Furthermore, the movie is directed by the husband and wife team that brought us Little Miss Sunshine. This is no mere speculative exercise. This is couples therapy. I can only imagine the actual arguments and tender moments of the respective couples that inspired scenes from the movie. There seems to be an honest wrestling with the complexity of love between the sexes.
Just as Little Miss Sunshine was less a story about a little girl’s beauty pageant and more about the deeper bonds that overcome the dysfunctions of family life, Ruby Sparks is less a morality tale about a lover’s quest for the perfect mate, and more about a writer learning to live outside the pages of his typewriter.
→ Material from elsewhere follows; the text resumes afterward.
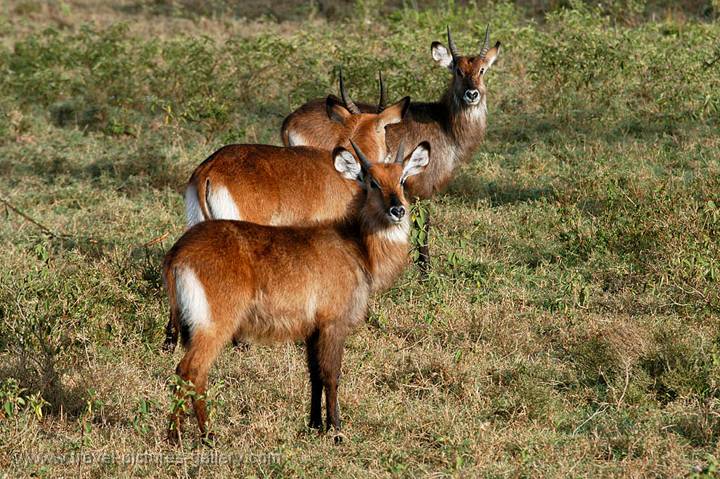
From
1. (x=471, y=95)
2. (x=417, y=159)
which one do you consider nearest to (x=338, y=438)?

Calvin has become so self-absorbed he has shut out the people who care about him. Ruby is just another one of the many characters who populate his life. He interacts with his friends, family, publicist, and ex-girlfriend only on his terms. When they are not serving his purposes they are forgotten, only to be remembered when he needs them again. Given an unprecedented amount of control over the life of another, he begins to realize how selfish he has become.
In a pivotal scene, Calvin forces Ruby to tell him he is a genius over and over again until she’s exhausted. This is significant because up until this point he has contradicted anyone who has called him a genius. But as he watches Ruby worship him, the deception of his false modesty slowly crumbles, and he sees the ugliness within. Will he take the opportunity to change, and begin to free the people in his life to be who they are, or will he descend deeper into his growing isolation?
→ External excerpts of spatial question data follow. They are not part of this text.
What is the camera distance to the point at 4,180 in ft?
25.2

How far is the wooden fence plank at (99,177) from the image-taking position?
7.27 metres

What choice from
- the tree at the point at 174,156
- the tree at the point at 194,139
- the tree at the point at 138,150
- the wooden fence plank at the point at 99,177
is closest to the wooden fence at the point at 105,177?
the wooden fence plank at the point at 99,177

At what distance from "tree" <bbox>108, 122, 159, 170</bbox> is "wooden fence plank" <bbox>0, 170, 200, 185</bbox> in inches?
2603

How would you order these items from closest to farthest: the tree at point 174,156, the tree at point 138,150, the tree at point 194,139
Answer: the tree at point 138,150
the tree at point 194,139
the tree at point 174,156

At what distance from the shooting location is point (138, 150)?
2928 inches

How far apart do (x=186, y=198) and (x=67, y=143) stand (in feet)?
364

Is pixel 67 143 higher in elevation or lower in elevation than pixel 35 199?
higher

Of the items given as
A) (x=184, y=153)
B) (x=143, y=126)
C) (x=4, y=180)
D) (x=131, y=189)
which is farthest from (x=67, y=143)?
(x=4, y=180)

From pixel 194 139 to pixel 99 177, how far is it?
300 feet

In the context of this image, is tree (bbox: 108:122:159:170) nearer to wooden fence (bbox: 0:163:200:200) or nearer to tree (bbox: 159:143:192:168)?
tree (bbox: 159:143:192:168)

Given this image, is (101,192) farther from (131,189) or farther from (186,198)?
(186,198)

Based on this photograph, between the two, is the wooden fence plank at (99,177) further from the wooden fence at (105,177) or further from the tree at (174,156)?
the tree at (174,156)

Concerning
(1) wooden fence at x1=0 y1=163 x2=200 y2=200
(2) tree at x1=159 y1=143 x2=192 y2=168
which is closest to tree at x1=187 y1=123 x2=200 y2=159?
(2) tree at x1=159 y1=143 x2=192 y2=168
Ruby Sparks expertly balances such heavy scenes of soul-searching with an undercurrent of refreshing levity. The color palette is bright and cheerful, and the score by Nick Urata is both whimsical and sublime. Strings and trumpets and bombastic timpanis soar to the idealistic heights of infatuation and explore the quiet moments of sated love that simply enjoys the silent presence a lover. Zoe Kazan and Paul Dano successfully translate their off-screen chemistry to the movie.
Ruby Sparks isn’t perfect—the plot feels a bit linear, some of the narration can give it a 500 Days of Summer style heavy-handedness, and several of the minor characters are a bit flat and unrealized—but then again, love rarely is.
Note: This movie is rated “R” for language including some sexual references, and for some drug use.